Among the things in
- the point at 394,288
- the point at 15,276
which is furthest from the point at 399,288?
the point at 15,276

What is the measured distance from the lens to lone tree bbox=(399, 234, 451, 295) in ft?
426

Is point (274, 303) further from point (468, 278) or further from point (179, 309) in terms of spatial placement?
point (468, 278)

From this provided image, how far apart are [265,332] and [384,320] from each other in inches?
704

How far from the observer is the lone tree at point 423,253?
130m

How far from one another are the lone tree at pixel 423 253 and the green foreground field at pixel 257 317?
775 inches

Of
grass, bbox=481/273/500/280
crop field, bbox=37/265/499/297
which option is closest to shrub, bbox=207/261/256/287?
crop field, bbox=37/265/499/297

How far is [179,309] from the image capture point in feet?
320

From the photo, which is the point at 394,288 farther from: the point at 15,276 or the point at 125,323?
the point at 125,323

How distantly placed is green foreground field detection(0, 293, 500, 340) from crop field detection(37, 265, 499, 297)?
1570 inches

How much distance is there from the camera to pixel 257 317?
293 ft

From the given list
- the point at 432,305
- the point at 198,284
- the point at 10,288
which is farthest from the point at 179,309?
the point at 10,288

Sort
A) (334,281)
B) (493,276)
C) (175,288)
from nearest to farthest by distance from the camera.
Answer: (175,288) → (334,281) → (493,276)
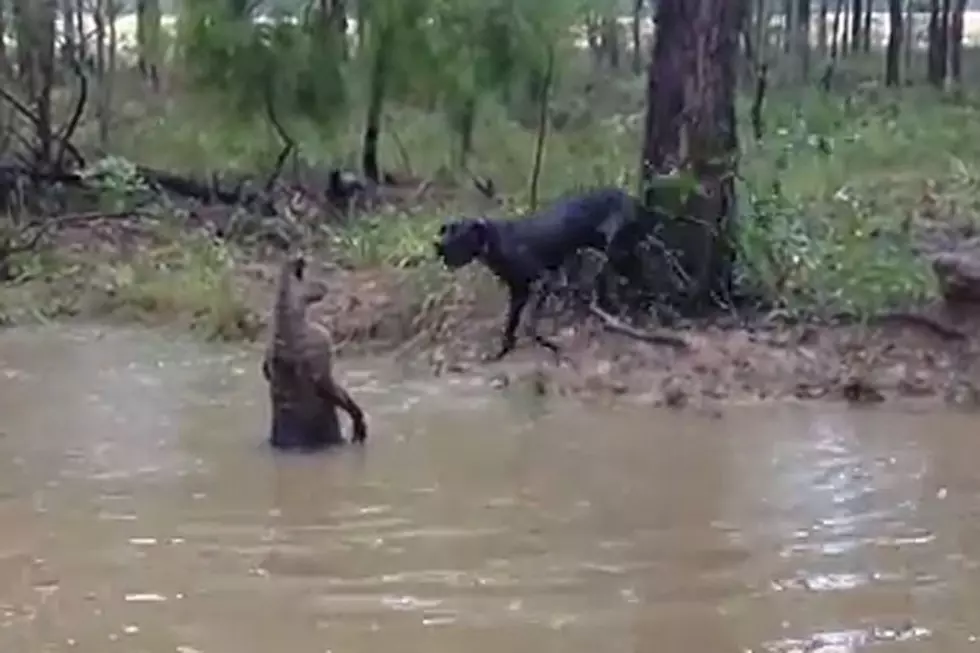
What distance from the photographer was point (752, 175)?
14.9 meters

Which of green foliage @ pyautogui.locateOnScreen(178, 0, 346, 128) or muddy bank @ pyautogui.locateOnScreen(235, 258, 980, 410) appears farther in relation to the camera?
green foliage @ pyautogui.locateOnScreen(178, 0, 346, 128)

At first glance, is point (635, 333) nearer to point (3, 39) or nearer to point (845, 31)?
point (3, 39)

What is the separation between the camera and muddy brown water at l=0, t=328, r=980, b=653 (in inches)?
229

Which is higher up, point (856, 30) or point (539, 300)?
point (856, 30)

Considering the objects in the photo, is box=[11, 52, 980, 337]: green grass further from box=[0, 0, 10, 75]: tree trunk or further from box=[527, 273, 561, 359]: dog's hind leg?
box=[0, 0, 10, 75]: tree trunk

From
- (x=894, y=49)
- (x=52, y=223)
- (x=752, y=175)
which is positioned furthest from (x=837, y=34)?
(x=52, y=223)

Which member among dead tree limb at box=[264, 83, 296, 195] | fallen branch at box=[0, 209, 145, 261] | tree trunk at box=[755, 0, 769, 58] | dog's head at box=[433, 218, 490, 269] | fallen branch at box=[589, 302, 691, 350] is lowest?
fallen branch at box=[589, 302, 691, 350]

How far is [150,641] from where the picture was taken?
568 cm

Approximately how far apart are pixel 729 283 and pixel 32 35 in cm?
843

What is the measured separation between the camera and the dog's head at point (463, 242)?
1118 centimetres

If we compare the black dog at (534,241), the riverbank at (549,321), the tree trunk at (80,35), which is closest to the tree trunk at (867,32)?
the riverbank at (549,321)

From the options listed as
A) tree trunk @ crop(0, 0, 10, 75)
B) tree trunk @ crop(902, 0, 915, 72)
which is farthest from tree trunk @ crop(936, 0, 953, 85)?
tree trunk @ crop(0, 0, 10, 75)

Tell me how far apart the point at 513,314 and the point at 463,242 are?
0.50 m

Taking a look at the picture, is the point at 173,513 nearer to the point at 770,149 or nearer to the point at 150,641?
the point at 150,641
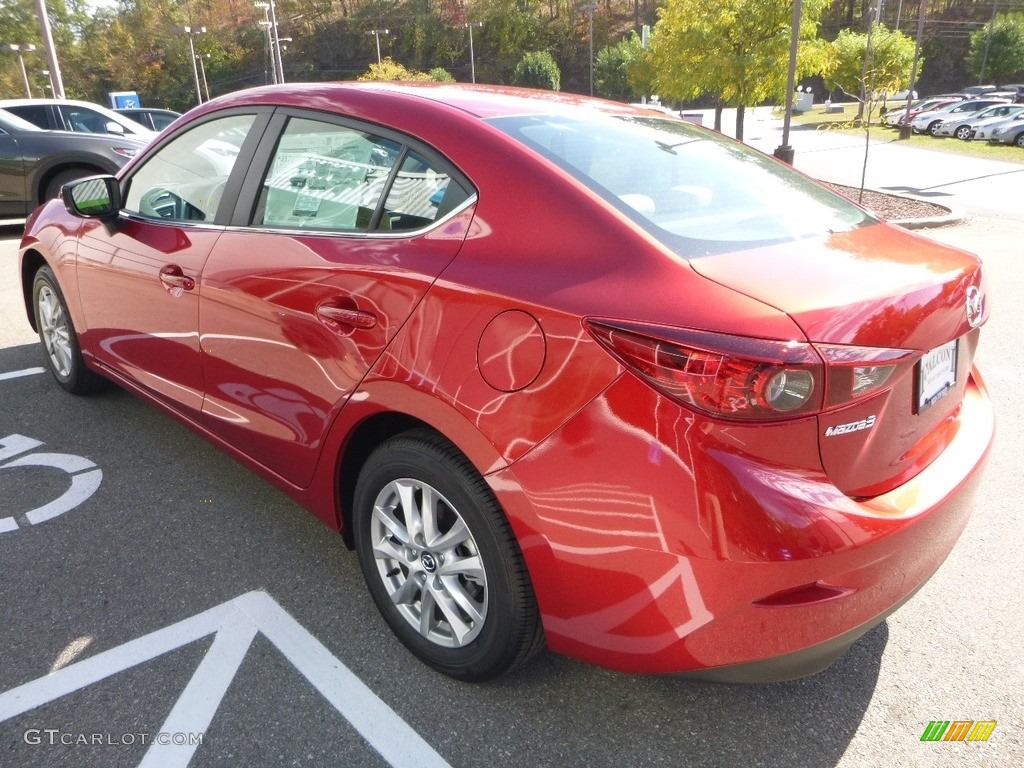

▸ **YOUR OBJECTIVE**
Pick out each line of the data above that contains the string "pixel", treating uppercase and lowercase as different.

▸ **EXERCISE RESULT**
How far from one another are the lone tree at pixel 423 253 and the green foreground field at pixel 257 317?
How much distance is there from the camera to pixel 257 317?
Approximately how far apart are pixel 729 283 and pixel 32 35 in cm?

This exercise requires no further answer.